Gavaskar feels Kohli will feel lesser pressure now that he has decided to quit captaincy in the T20 format.
"When you become a captain, you can't just think about yourself, he has to speak to a batter who is going through a bad patch or discuss strategies with a bowler.
"Amid all this, one tends to neglect his own form. When you don't have that pressure, you can focus on your own game. I think it will be good for Virat that after T20 World Cup, he doesn't have to think about responsibilities.
"So, he can focus on his own game and score as many runs as possible," he added.
Gavaskar, one of the most respected voices in world cricket, also pointed out that India's failure to win knock-out games in global tournaments has been primarily due to the faulty team selections.

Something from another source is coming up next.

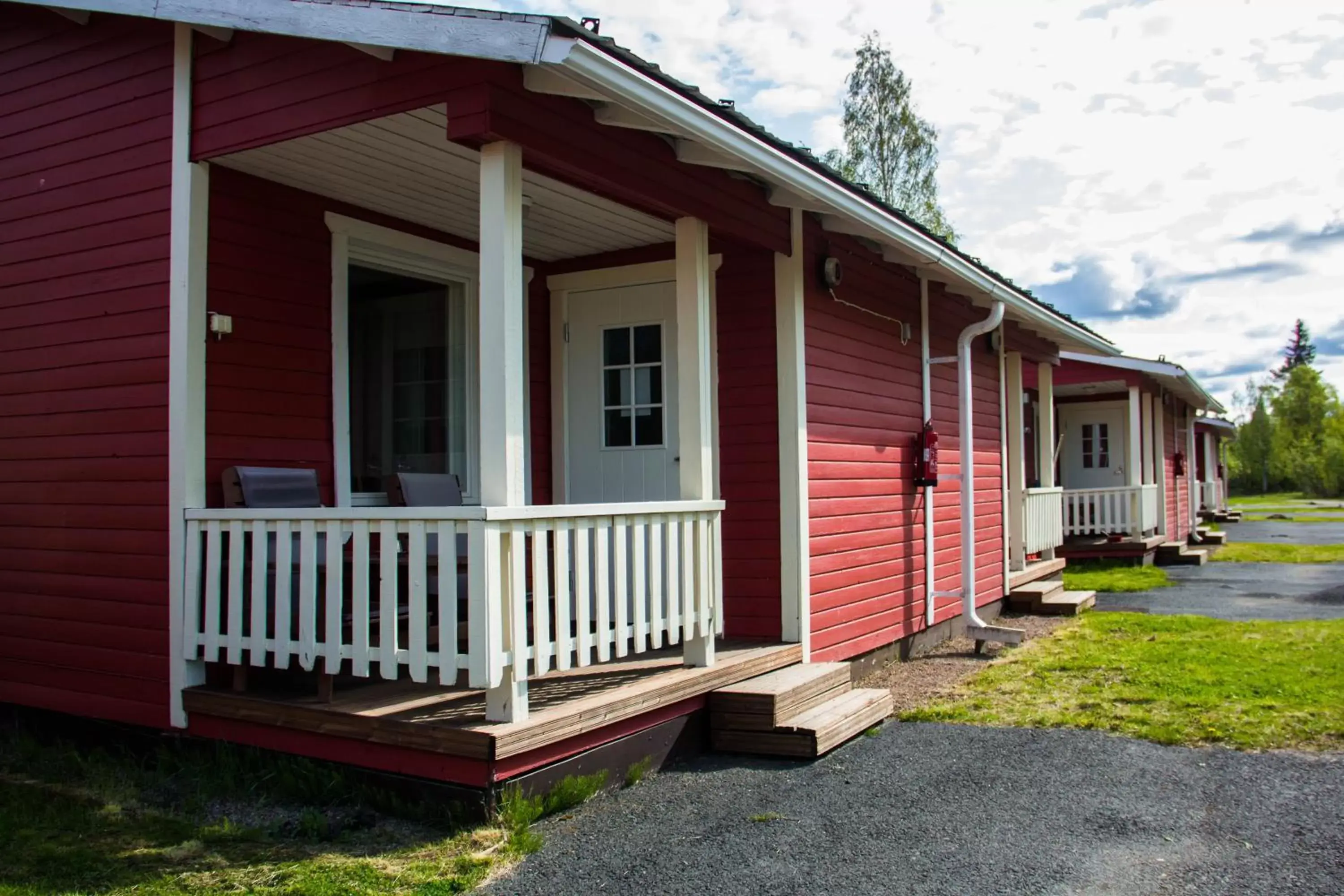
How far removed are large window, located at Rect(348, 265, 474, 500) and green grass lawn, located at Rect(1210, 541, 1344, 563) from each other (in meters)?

"India's problem in big matches has been team combination. If they would have got final XI selection right in knock out games, they would have had less problems. At times, your thought process is different," he said.
"In knock-outs and finals, you should bat first, put runs on the board, whatever you put, 140 may be, the other team has to score and it's not always easy to score at seven runs per over in international cricket," he explained.
"So when we haven't batted first, in a chase, if you lose one or two wickets, you consolidate and then catch up becomes a problem and they (Indian batters) have been found wanting."
In T20 cricket, Gavaskar has found one flaw with the Indian batting and that's losing momentum between overs 7 and 12.
"India's batting weakness has been in the overs after Powerplay, between 7 and 12. After 7 overs, we start struggling. It will be great if we can bat well in those four to five overs and score 40 runs," he said.
But Gavaskar was pretty clear that India do not start as favourites.
"In T20 cricket, it's not difficult to beat any team. Yes, in Tests, you can say that whether you have that kind of depth in batting or bowling matters. But in T20, no team is favourite and the team that makes less mistakes will win," he said.
Gavaskar had one advice for the teams. "Just giving it your all at times might not be sufficient. With hard work you also need to use your brain."